Als tröstlich wird erlebt, wenn das Fachpersonal zugewandt, empathisch und wertschätzend ist. Susann May erinnert sich, wie eine Pflegende zu ihr sagte: „Sie haben Unglaubliches geleistet in diesen Wochen!“ „Das hat mich so angerührt, dass mir die Tränen gekommen sind“, sagt Susann May. „Insgesamt haben wir viel Empathie, Menschlichkeit und Bestärkung erfahren. Diese Menschlichkeit ist wichtiger als alle Professionalität.“

Oft sind es Kleinigkeiten, die den Ausschlag geben: ein aufmunternder Blick, ein Lächeln, eine Berührung. „Als Rettungsanker habe ich die Pflegenden und Ärzte empfunden, in deren Augen ich Wärme sah“, erzählt Silke Weiß. „Jeden Tag hoffte ich, einen von ihnen bei meinem Mann anzutreffen. Sie waren ruhig, erfahren und lieb. Stellten uns Stühle bereit, boten uns Getränke an und mir abends auch schon einmal etwas zu essen. Immer wenn sie da waren, bin ich beruhigt nach Hause gegangen.“

Auch wie die Pflegenden sowie Ärztinnen und Ärzte mit dem Patienten selbst umgehen, spielt eine wichtige Rolle. „Ich habe mich auf diejenigen konzentriert, die mir guttaten, diejenigen, die meinem Mann respektvoll begegneten“, sagt Silke Weiß. „Die einfach lieb zu ihm waren. Diejenigen, denen ich Fragen stellen durfte, die auch meinem Mann erklärten, was sie taten, auch als er bewusstlos war. Diejenigen, die ihn und mich anlächelten.“

„Ohne meine Familie hätte ich das nicht geschafft“

Heute weiß man, wie wichtig die Anwesenheit von Angehörigen für Intensivpatienten und ihre Genesung ist. Zahlreiche Studien bestätigen: Angehörige sind Familie und kein Besuch! Sie sind lebensnotwendig. Sie geben Zuversicht und Hoffnung und sind ein wichtiges Bindeglied zur Realität. Viele Patienten sagen im Nachhinein: „Ohne meine Familie hätte ich das nicht geschafft.“

Das war auch bei Anna so, der 25-jährigen Patientin mit Meningokokken-Sepsis und Amputation der Unterschenkel. Sie wachte nach einer Woche aus dem Koma auf. „Als ich gesehen habe, dass Mama da ist, wusste ich, alles wird gut“, sagte sie später. Doch bis dahin lag noch ein weiter Weg mit vielen Klinikaufenthalten vor ihr.

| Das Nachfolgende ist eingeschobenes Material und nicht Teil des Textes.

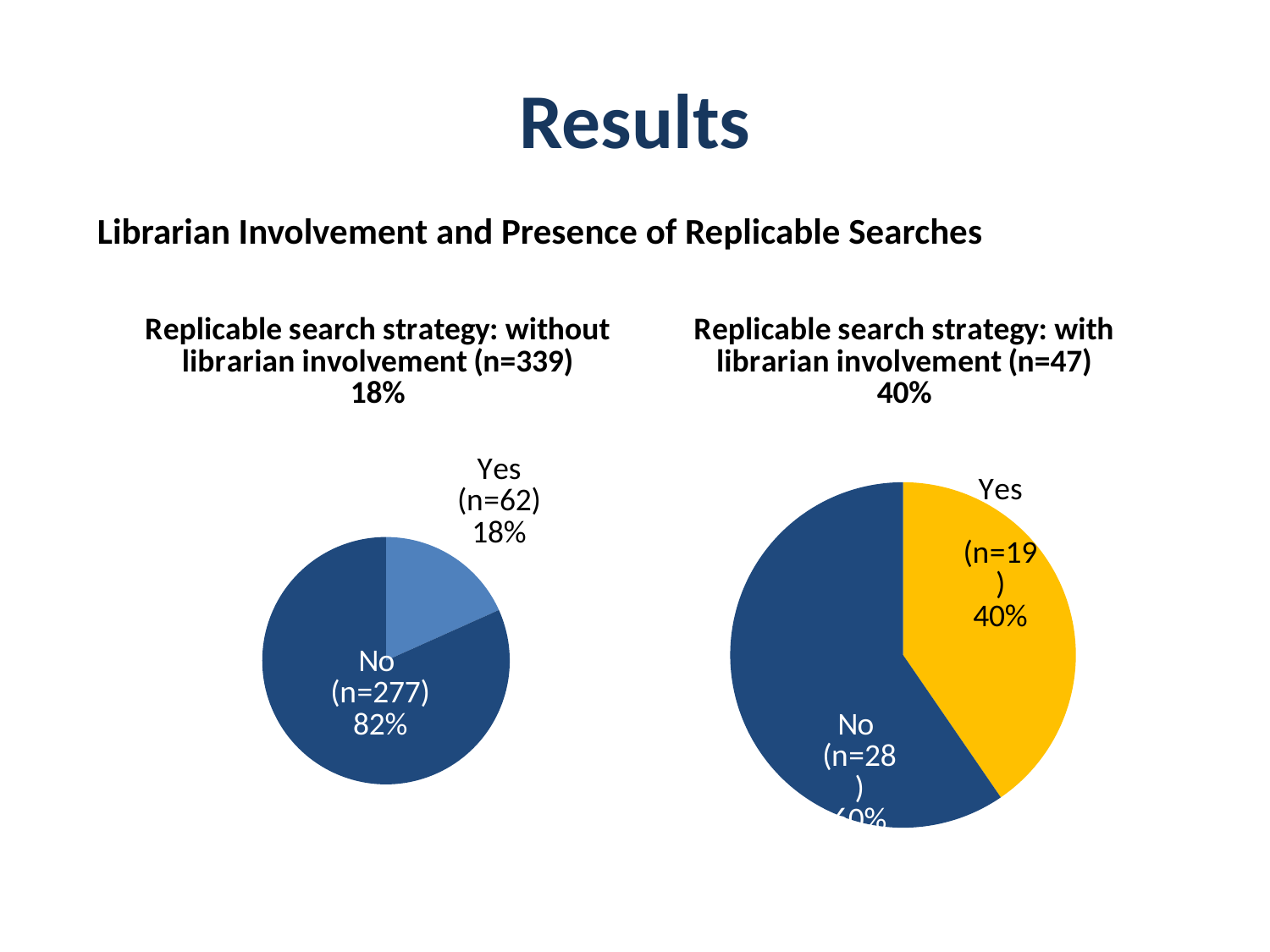
In the left pie chart (without librarian involvement), what is the difference in percentage points between the "No" and "Yes" slices? 64 percentage points In the left pie chart (without librarian involvement), how many studies are in the "No" slice? n=277 In the right pie chart (with librarian involvement), how many studies are in the "No" slice? n=28 What is the total sample size (n) given in the title of the right pie chart (with librarian involvement)? n=47 In the left pie chart (without librarian involvement), what percentage is shown for the "Yes" slice? 18% How many slices does the right pie chart (with librarian involvement) have? 2 In the right pie chart (with librarian involvement), what percentage is shown for the "Yes" slice? 40% In the right pie chart (with librarian involvement), how many studies are in the "Yes" slice? n=19 In the left pie chart (without librarian involvement), how many studies are in the "Yes" slice? n=62 In the left pie chart (without librarian involvement), which slice is larger, "Yes" or "No"? No In the left pie chart (without librarian involvement), what percentage is shown for the "No" slice? 82% What kind of chart is used on the left, titled "Replicable search strategy: without librarian involvement"? Pie chart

Ihre Mutter Susann erinnert sich noch gut an den Tag, als Anna ihr und ihrem Mann aus der Rehaklinik ein Video schickte – fünf Monate nach dem Intensivaufenthalt. Es zeigt, wie Anna mit ihren beiden Prothesen selbstständig die ersten Schritte macht. „Wir haben so geweint vor Freude! Ich hätte nicht gedacht, dass sie es so schnell schafft. Ich bin so stolz auf sie.“

*Alle Namen der Angehörigen und Patientinnen wurden geändert. Die Zitate sind zahlreichen Gesprächen entnommen, die für das Buch „Auf der Intensivstation“ zwischen September 2020 und Dezember 2021 geführt wurden.

Literatur erhalten Sie auf Anfrage bei den Autorinnen.